Lanjutan Pro-Kontra Islamophobia di Indonesia

Muhammad Chirzin, Guru Besar UIN Sunan Kalijaga, Jogjakarta

Isu pengeras suara di masjid, isu uji kompetensi penceramah, dsb. Terlalu banyak untuk disebut satu per satu. Semua karena ketakutan yang tak jelas terhadap Islam.

Oleh: Muhammad Chirzin, Guru Besar UIN Sunan Kalijaga, Jogjakarta

KEJAMNYA jejak digital. Setiap kalimat yang terucap dari mulut pejabat maupun rakyat terpateri di pusat data dunia maya. Orang bisa memaafkan, tapi tak mungkin melupakan. Nasi telah menjadi bubur. Alangkah menjijikkan bila seseorang menjilat ludahnya sendiri, dan lebih tercela bila orang berjanji tapi tidak menepati. Janji tinggal janji.

Simpelnya, ada aksi ada reaksi. Ada api ada asap. Ada asap tandanya ada api, tapi apakah asap menyebabkan api?

Apa, siapa, dan bagaimana Islamophobia, ternyata jejaknya sudah ada sejak dulu kala. Para nabi dan rasul dari masa ke masa menghadapi musuh-musuh, baik dari kalangan jin maupun manusia.

Nabi Nuh tinggal di tengah-tengah kaumnya seribu tahun minus lima puluh. Dia menyeru untuk beriman dan bertakwa kepada Tuhan siang dan malam. Sungguh pun demikian, yang beriman kepadanya cuma sedikit saja. Lalu Tuhan membuat perhitungan atas keingkaran mereka. Begitu pula kaum rasul-rasul sesudahnya. Ada yang dibinasakan dengan hembusan angin dingin yang sangat ekstrem berhari-hari, ada yang dibinasakan dengan wabah, dan ada yang ditenggelamkan di laut.

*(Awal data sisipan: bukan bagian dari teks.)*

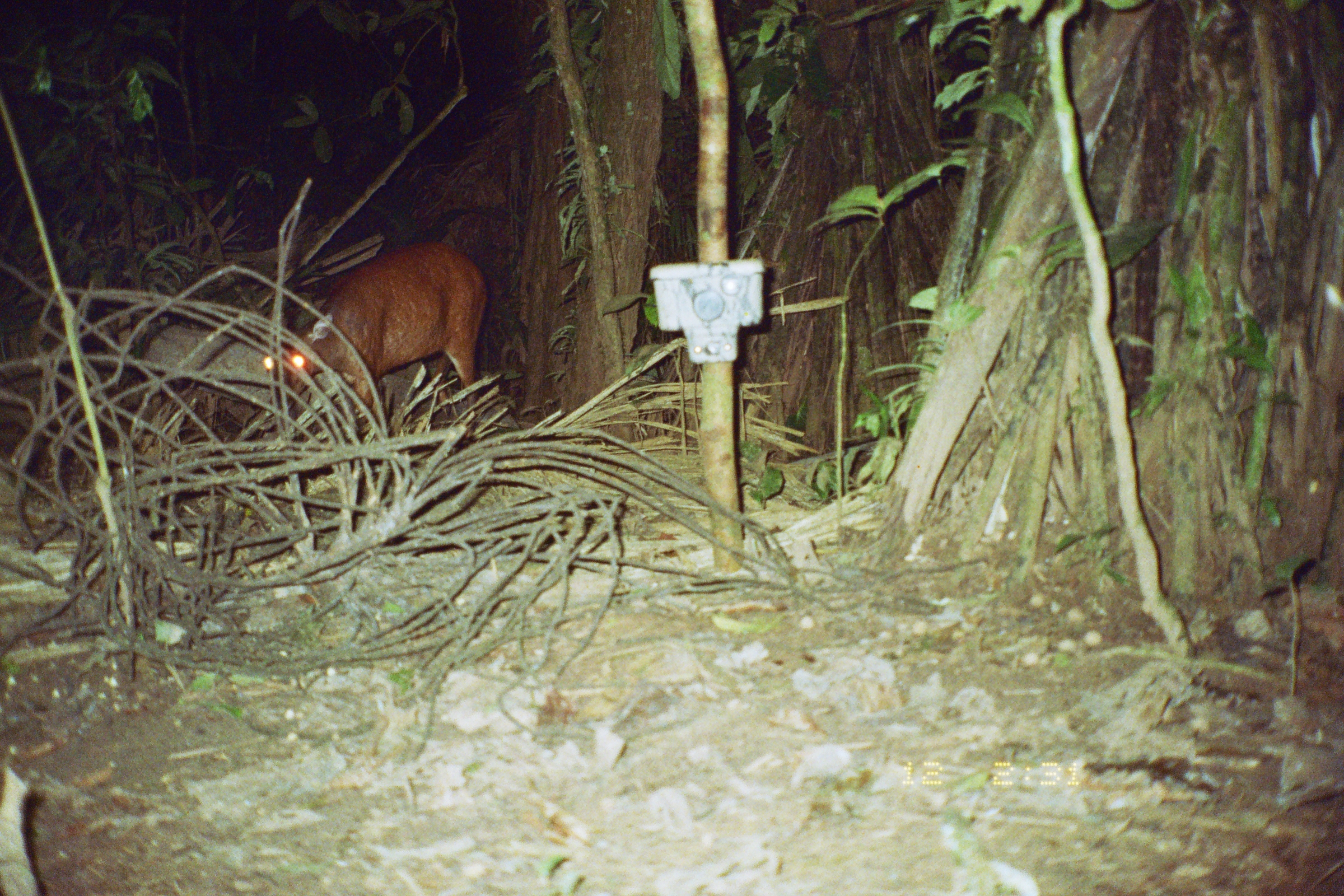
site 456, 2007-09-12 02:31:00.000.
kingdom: Animalia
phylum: Chordata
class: Mammalia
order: Artiodactyla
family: Cervidae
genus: Mazama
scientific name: Mazama americana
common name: red brocket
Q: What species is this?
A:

Tuhan begitu sayang kepada umat Nabi akhir zaman. Apa pun dan bagaimana pun kelakuan mereka, Dia tangguhkan hukuman, dan Dia beri waktu untuk insyaf kembali ke jalan-Nya.

Andaikata di negeri ini ada 1001 macam kejahatan, termasuk hujatan terhadap Islam dan pemeluknya, Tuhan tidak serta merta turun tangan. Tapi selamanya, sebuah kesalahan tidak akan berubah menjadi kebenaran karena perjalanan waktu. Manusia akan menguji kesahihan setiap ucapan, gerak, langkah, dan keputusan siapa saja yang telah beredar di media massa.

Usai membincangkan tentang ada atau tidak ada Islamophobia di Indonesia, salah seorang Guru Besar PTKIN mengunggah tulisan Prof. Nurhaidi Hasan yang menyatakan bahwa narasi Islamophobia di Indonesia adalah produk kelompok radikal untuk memojokkan pemerintah.

Indonews.id melaporkan bahwa Islamophobia menjadi istilah yang cukup populer digunakan oleh kelompok radikal dalam beberapa waktu belakangan ini. Narasi ini muncul tak hentinya untuk memfitnah pemerintah yang dituding sebagai aktor yang berusaha memecah-belah umat Islam di Indonesia.

Prof. Noorhaidi Hasan menyayangkan narasi Islamophobia sebagai fitnah terhadap pemerintah. Ia menilai narasi Islamophobia yang berkembang di tengah masyarakat belakangan ini tak lebih dari sebuah pertarungan kepentingan politik.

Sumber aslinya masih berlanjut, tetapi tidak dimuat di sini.